**Directions for this task**
From the first line to the last, repeat the data exactly but leave out the pictures.
Source material START
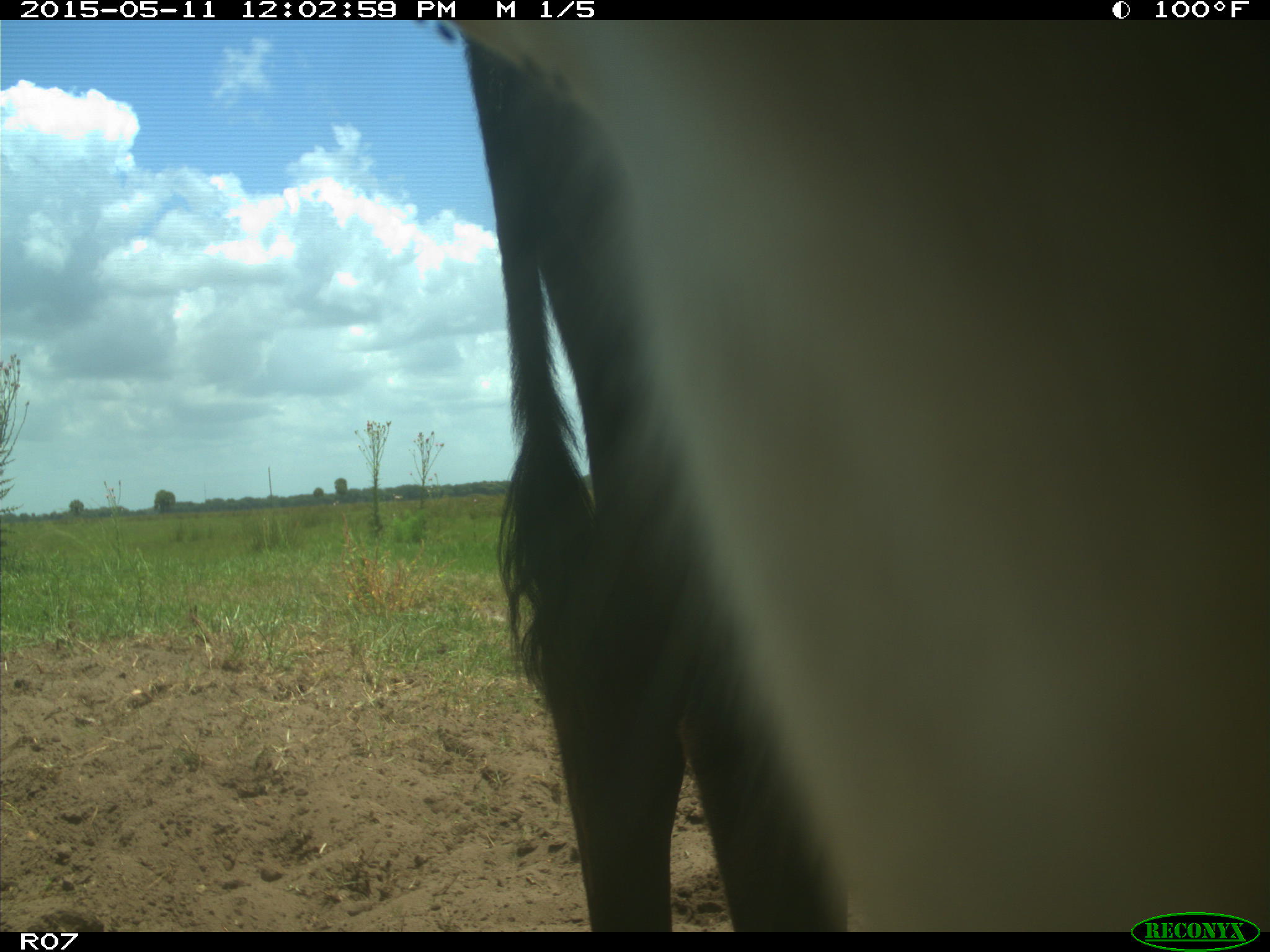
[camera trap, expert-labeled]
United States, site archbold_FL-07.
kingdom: Animalia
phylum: Chordata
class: Mammalia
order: Artiodactyla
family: Bovidae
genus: Bos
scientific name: Bos taurus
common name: domestic cow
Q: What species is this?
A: Bos taurus (domestic cow).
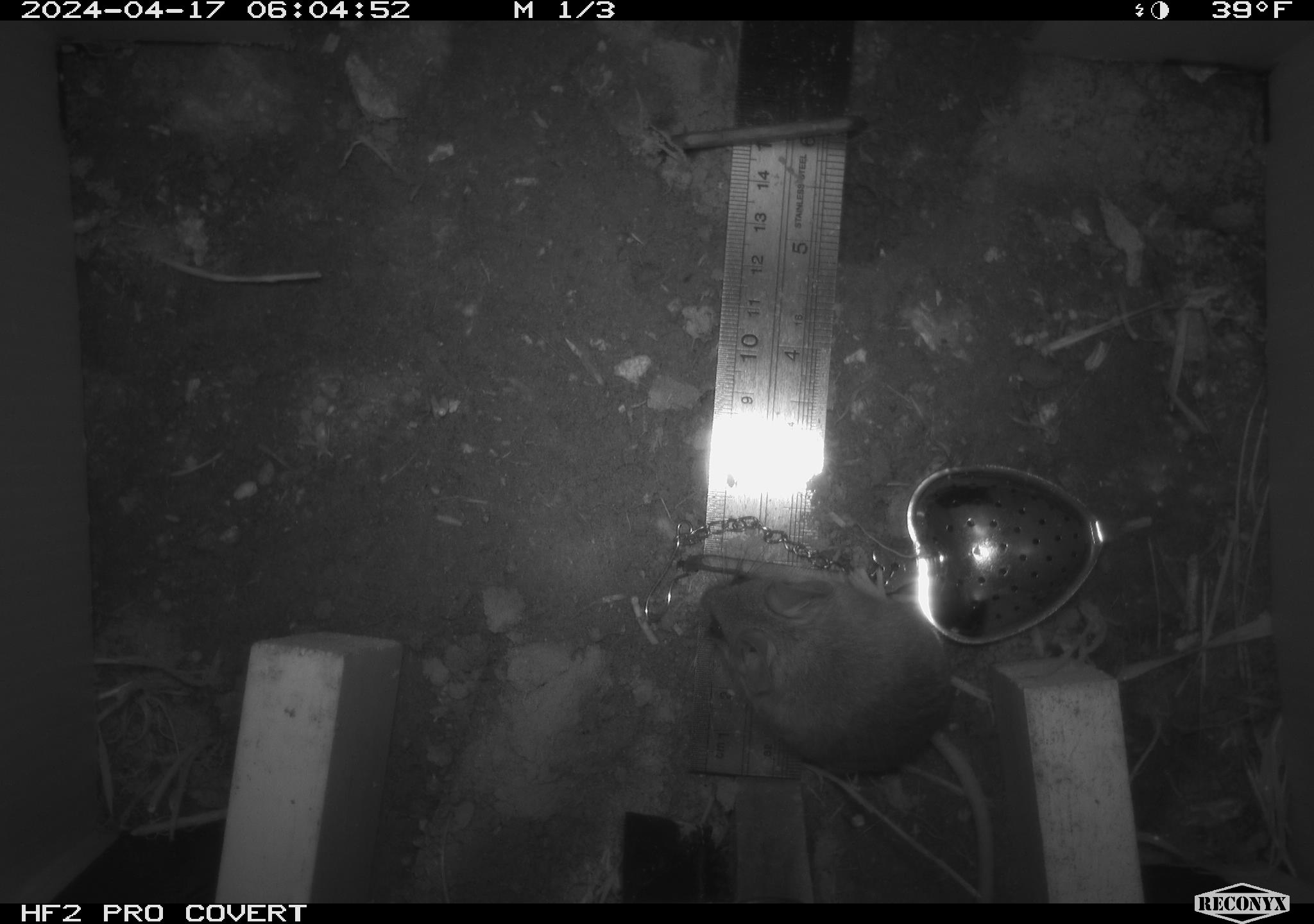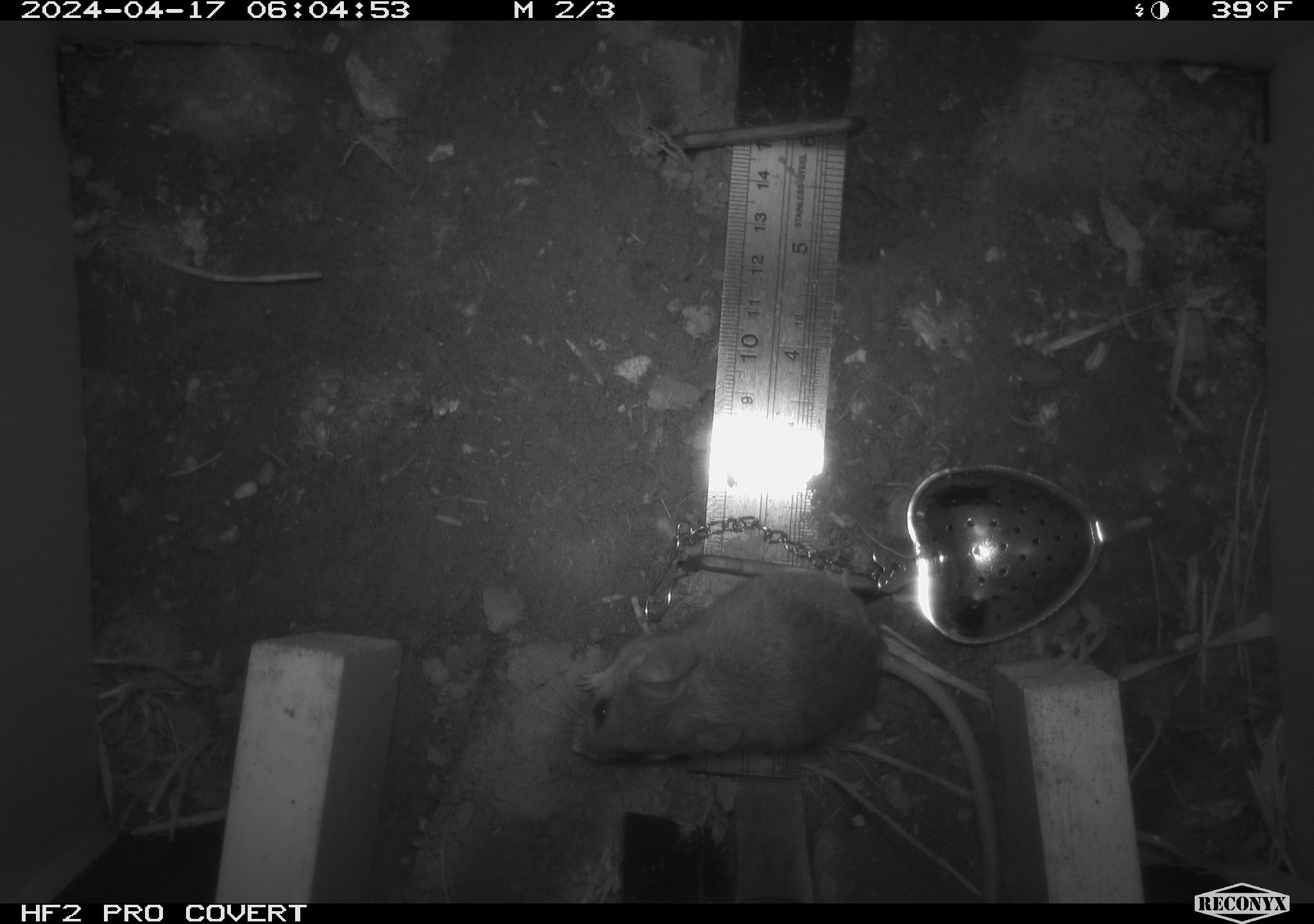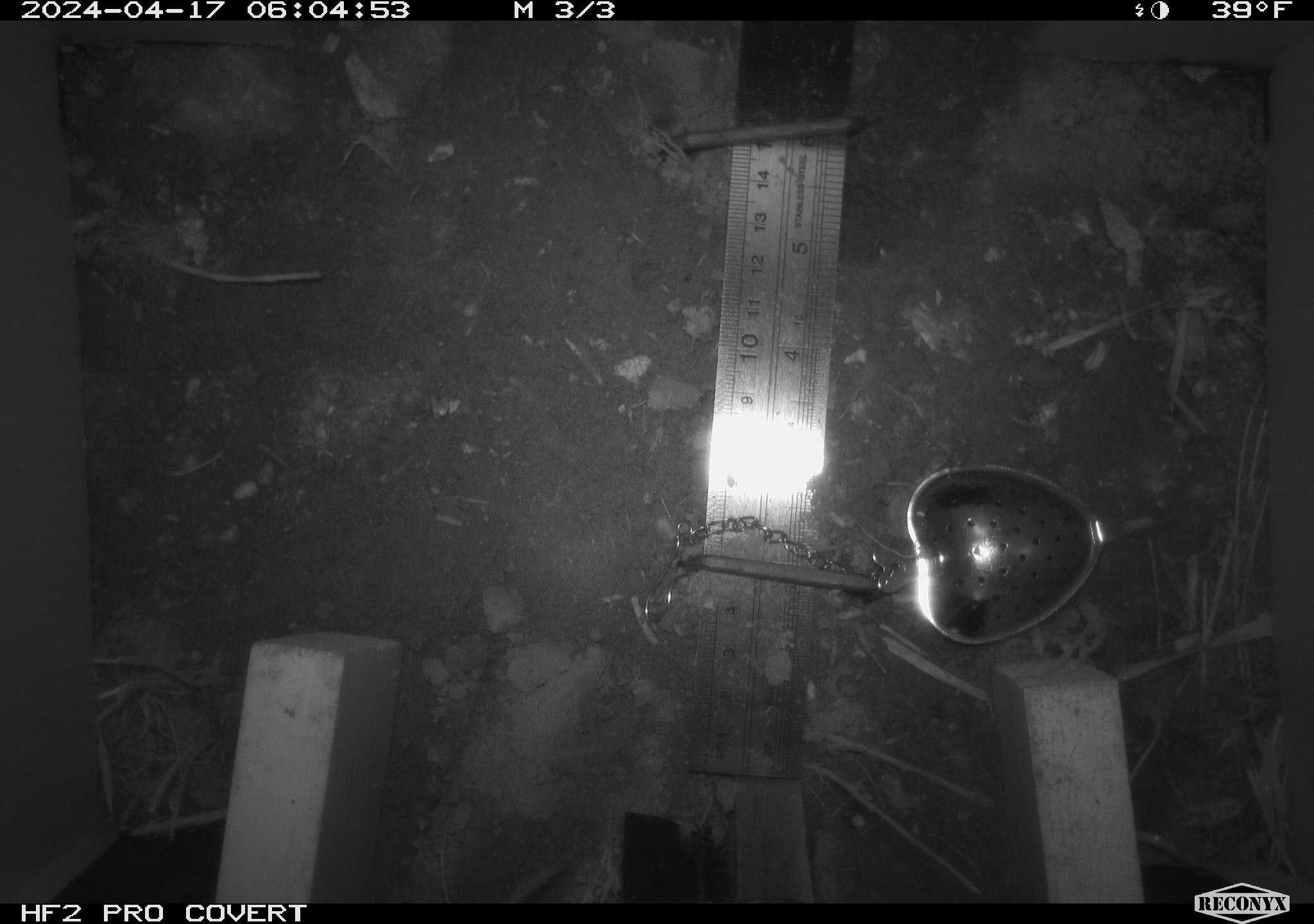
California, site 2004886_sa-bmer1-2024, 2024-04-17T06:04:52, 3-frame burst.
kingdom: Animalia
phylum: Chordata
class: Mammalia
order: Rodentia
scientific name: Rodentia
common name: mouse species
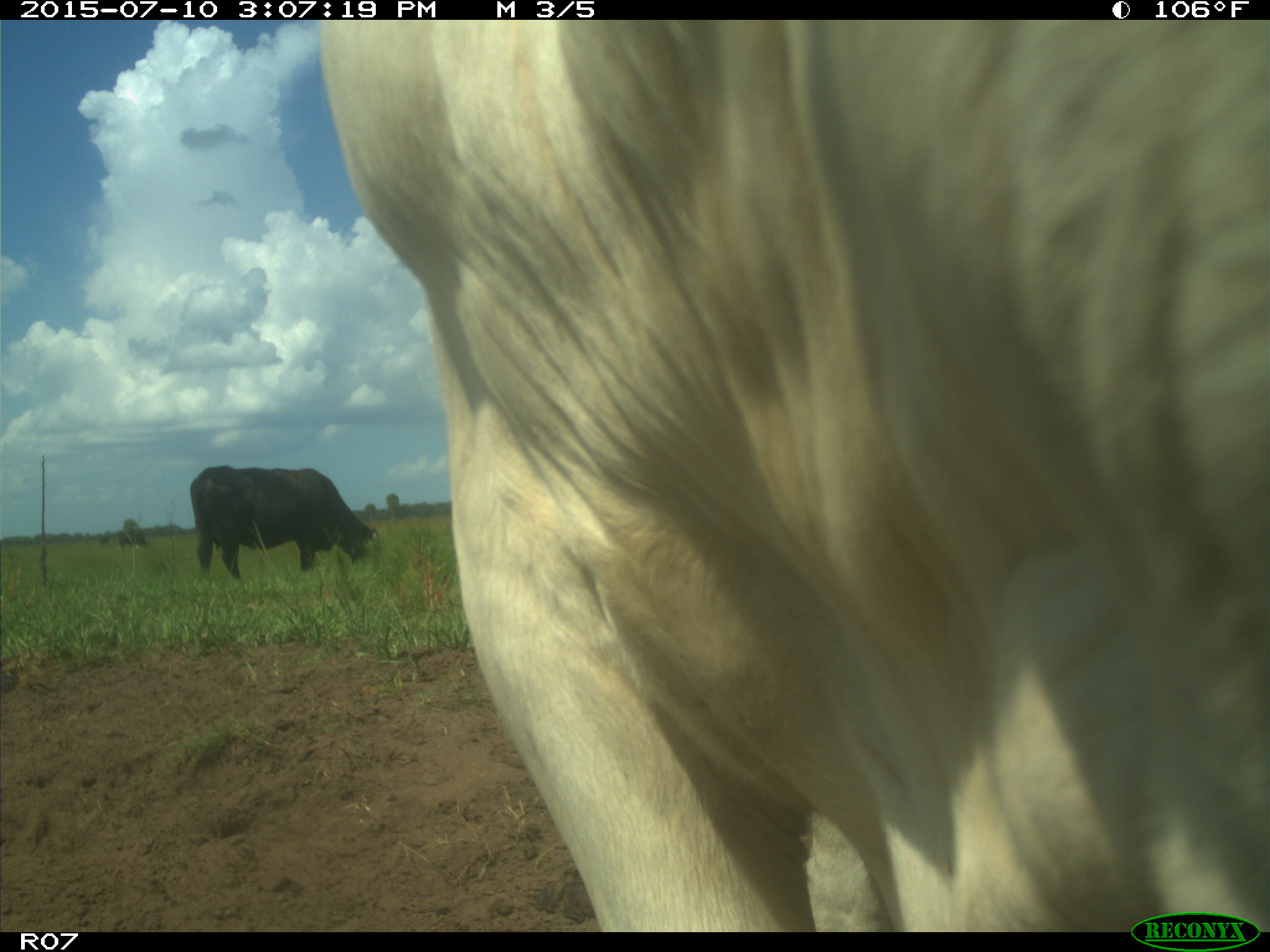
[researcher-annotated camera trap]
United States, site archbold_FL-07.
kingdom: Animalia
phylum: Chordata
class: Mammalia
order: Artiodactyla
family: Bovidae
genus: Bos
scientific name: Bos taurus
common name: domestic cow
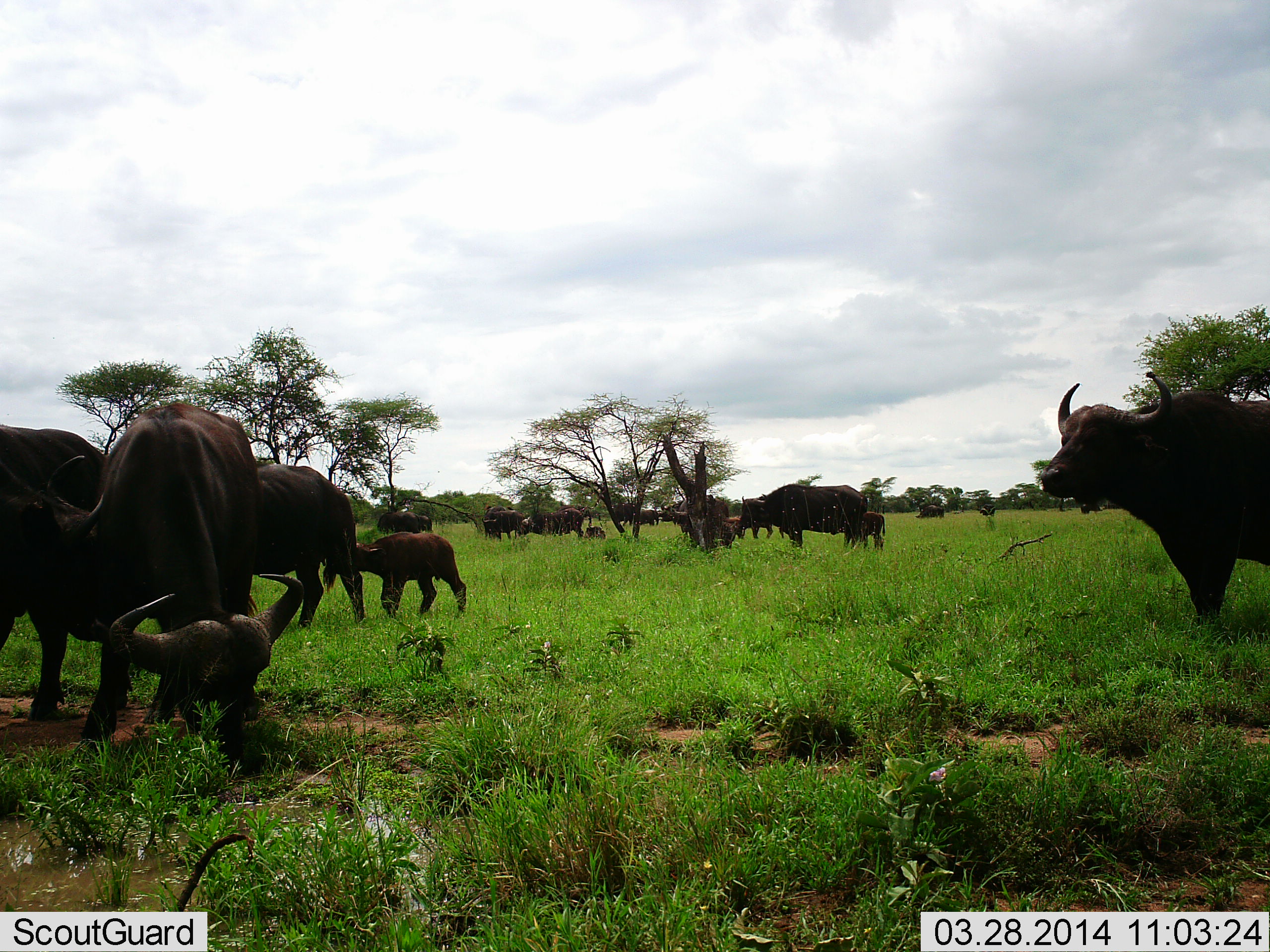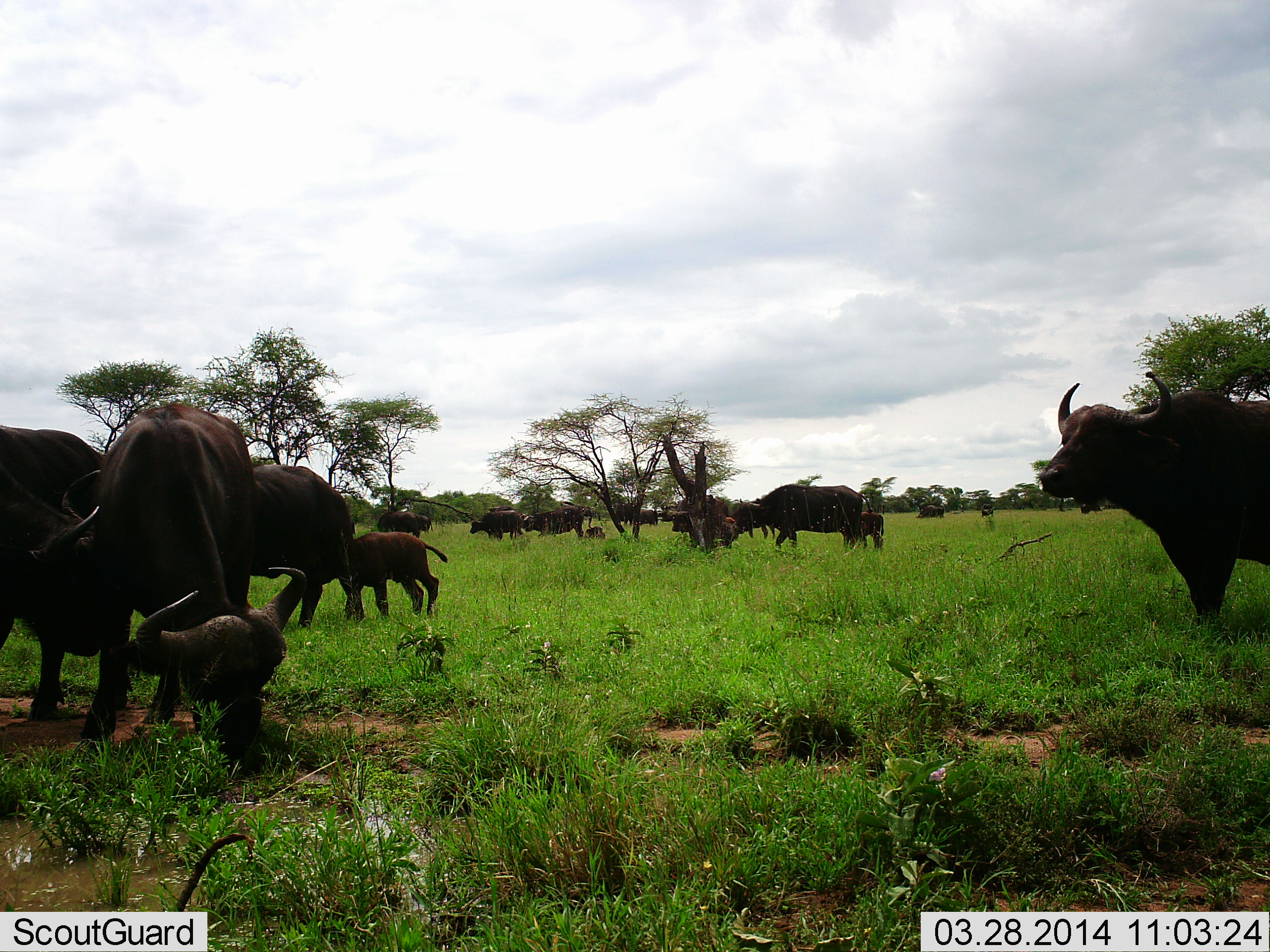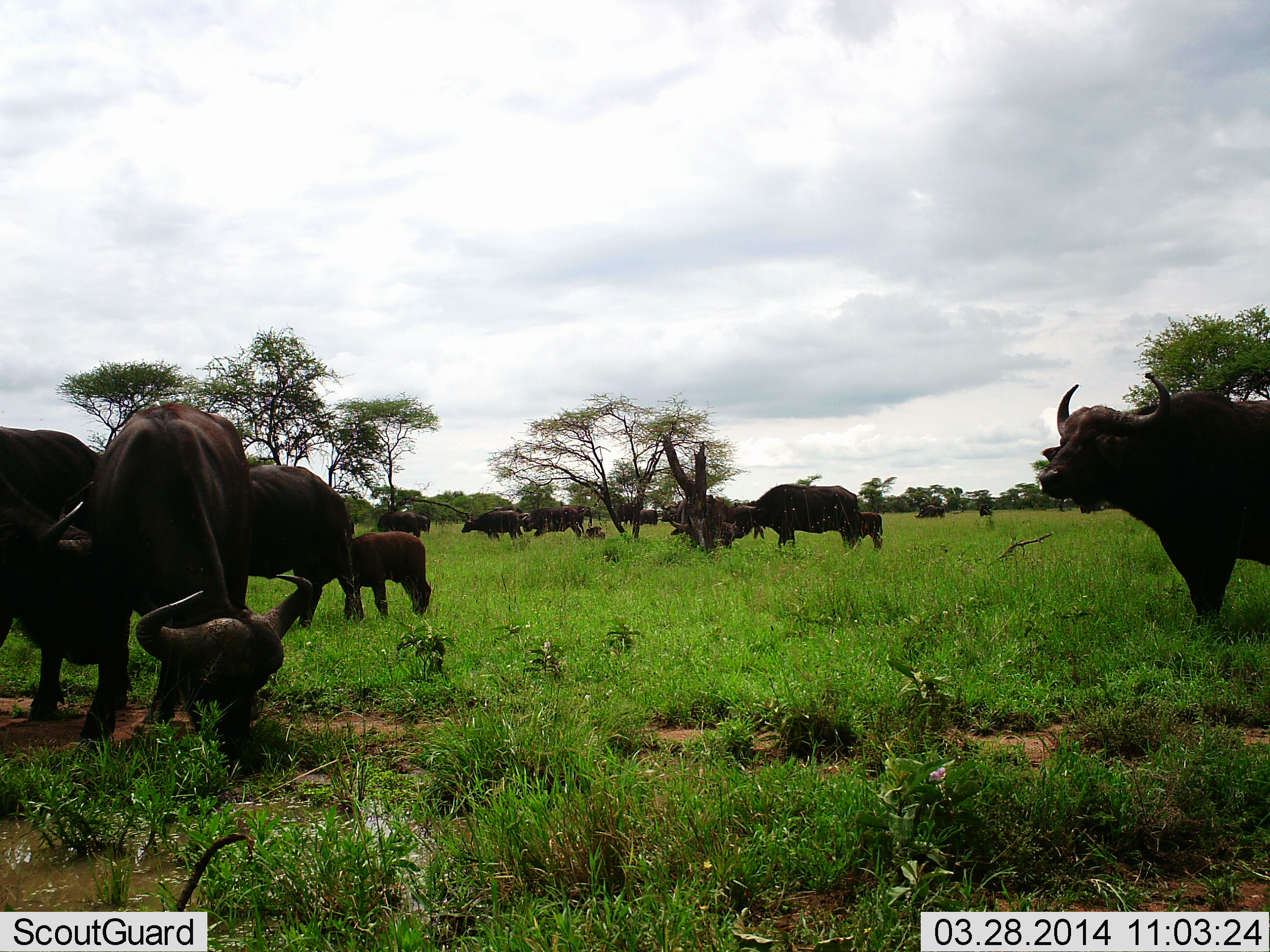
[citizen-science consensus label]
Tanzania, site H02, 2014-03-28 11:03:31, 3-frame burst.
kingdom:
Source material END
**Completed exercise**
[camera trap, expert-labeled]
United States, site archbold_FL-07.
kingdom: Animalia
phylum: Chordata
class: Mammalia
order: Artiodactyla
family: Bovidae
genus: Bos
scientific name: Bos taurus
common name: domestic cow
Q: What species is this?
A: Bos taurus (domestic cow).
California, site 2004886_sa-bmer1-2024, 2024-04-17T06:04:52, 3-frame burst.
kingdom: Animalia
phylum: Chordata
class: Mammalia
order: Rodentia
scientific name: Rodentia
common name: mouse species
[researcher-annotated camera trap]
United States, site archbold_FL-07.
kingdom: Animalia
phylum: Chordata
class: Mammalia
order: Artiodactyla
family: Bovidae
genus: Bos
scientific name: Bos taurus
common name: domestic cow
[citizen-science consensus label]
Tanzania, site H02, 2014-03-28 11:03:31, 3-frame burst.
kingdom:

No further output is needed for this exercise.